Xt-libsci 10.4.2 contains dynamic shared libraries for Cray compiler.
This release also contains new dynamic shared libraries for barcelona,
istanbul and mc12 hardware.

The multi-threaded libsci implementation has been significantly enhance
for the Shared Memory Parallel programs. The new implementation uses
OpenMP, therefore, the previous environment variable GOTO_NUM_THREADS is
no longer used.
Performance improvements of 2X or more are common on multi-threaded
Level 2 BLAS routines, and significantly improved on Level 3 BLAS
routines, when running with OMP_NUM_THREADS greater than 1.

Loader Options for OpenMP Support.
To use the OpenMP libraries, you need to use the link-time options as
specified below. The examples below are for the Istanbul processor.

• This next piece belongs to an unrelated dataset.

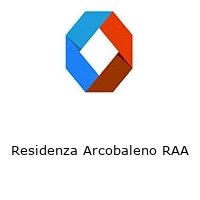 Residenza Arcobaleno RAA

module load xtpe-barcelona
PGI
cc -mp foo.c *.o -lsci_quadcore_mp
ftn -mp foo.f90 *.o -lsci_quadcore_mp
GNU
cc -fopenmp foo.c *.o -lsci_quadcore_mp
ftn -fopenmp foo.f90 *.o -lsci_quadcore_mp
INTEL
cc -openmp foo.c *.o -lsci_quadcore_mp
ftn -openmp foo.f90 *.o -lsci_quadcore_mp
PATHSCALE
cc -mp foo.c *.o -lsci_quadcore_mp
ftn -mp foo.f90 *.o -lsci_quadcore_mp

Trilinos:

Trilinos is an object-oriented and componentized framework for
scientific computation, and as such allows greater flexibility,
control, portability and performance than a collection of custom
or independent solvers. The CASK library (Cray Adaptive Sparse
Kernels) is integrated with Trilinos to provide extra performance
with no additional involvement required by the user. The Cray
Trilinos package therefore enables the full productivity advantages
of the Trilinos framework while providing solvers tuned specifically
to the Cray XT hardware.

The Trilinos release 10.0.1 includes improved Cray Adaptive Sparse
Kernels (CASK) routines for sparse matrix vector multiplication with multiple vectors. Applications using Epetra will gain some performance benefits from this improvement.